◆ TEXT BLOCK:
:::::

Fit for an Autopsy is an American deathcore band from Jersey City, New Jersey, formed in 2008. The band consists of guitarists Pat Sheridan, Will Putney and Tim Howley, drummer Josean Orta, vocalist Joe Badolato, and bassist Peter "Blue" Spinazola. They are currently signed to Nuclear Blast and have released six studio albums since formation.

History 
The band released their first demo in 2008, followed a year later by the group's first EP, Hell on Earth. In 2011, Fit for an Autopsy released their debut studio album, The Process of Human Extermination.

In September 2013, the band released their second studio album, Hellbound. Less than a year later, in April 2014, the band announced that vocalist Nate Johnson would be leaving the band. Greg Wilburn of the Devastated was immediately named as Johnson's temporary replacement.

In early 2015, the band announced the departure of Greg Wilburn and the addition of their new vocalist, Joe Badolato. Along with this, they announced that they were in the writing process for a new album. This third studio album, named Absolute Hope Absolute Hell, was released on October 2, 2015.

:::::

Dataset records:

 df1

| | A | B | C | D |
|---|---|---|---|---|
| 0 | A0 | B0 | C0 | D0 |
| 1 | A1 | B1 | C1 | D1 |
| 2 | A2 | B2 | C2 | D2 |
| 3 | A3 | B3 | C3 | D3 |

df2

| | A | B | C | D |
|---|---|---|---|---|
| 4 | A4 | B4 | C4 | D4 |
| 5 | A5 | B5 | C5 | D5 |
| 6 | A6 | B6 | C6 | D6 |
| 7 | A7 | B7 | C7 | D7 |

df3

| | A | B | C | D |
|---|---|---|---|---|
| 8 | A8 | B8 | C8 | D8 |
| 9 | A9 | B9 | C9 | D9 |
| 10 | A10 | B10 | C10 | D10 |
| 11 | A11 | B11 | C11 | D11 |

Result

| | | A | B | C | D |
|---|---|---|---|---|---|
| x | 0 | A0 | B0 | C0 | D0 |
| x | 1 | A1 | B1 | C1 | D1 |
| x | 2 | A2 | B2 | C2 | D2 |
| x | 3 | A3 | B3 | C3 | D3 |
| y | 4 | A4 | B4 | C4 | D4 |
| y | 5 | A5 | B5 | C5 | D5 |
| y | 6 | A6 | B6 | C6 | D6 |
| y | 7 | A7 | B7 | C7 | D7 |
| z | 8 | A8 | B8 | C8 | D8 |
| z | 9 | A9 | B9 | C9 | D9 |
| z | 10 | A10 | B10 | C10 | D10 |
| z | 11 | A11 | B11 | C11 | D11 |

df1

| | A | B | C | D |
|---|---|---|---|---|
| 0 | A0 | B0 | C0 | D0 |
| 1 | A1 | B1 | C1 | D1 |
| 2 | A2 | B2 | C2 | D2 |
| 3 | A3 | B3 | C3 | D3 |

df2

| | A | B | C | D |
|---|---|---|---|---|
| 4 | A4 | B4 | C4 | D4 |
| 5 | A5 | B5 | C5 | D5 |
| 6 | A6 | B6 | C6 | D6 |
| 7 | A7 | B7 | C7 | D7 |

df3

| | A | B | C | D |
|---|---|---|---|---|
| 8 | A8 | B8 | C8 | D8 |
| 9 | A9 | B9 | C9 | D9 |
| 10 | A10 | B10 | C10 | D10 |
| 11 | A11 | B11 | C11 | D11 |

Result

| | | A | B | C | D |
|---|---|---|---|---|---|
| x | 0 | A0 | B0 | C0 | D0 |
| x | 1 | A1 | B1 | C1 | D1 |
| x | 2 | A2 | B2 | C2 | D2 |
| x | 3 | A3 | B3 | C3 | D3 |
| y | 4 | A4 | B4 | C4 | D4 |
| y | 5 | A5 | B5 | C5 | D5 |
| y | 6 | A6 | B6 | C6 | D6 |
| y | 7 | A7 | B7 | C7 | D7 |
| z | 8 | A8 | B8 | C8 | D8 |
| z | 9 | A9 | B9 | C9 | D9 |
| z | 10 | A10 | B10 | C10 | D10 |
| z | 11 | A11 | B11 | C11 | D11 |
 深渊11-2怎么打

:::::

In the passage on Fit for an Autopsy, write out the text again starting at the words "Fit for an Autopsy is" and ending after "of Human Extermination.", switching "Nuclear Blast" to "Metal Blade Records".

Fit for an Autopsy is an American deathcore band from Jersey City, New Jersey, formed in 2008. The band consists of guitarists Pat Sheridan, Will Putney and Tim Howley, drummer Josean Orta, vocalist Joe Badolato, and bassist Peter "Blue" Spinazola. They are currently signed to Metal Blade Records and have released six studio albums since formation.

History 
The band released their first demo in 2008, followed a year later by the group's first EP, Hell on Earth. In 2011, Fit for an Autopsy released their debut studio album, The Process of Human Extermination.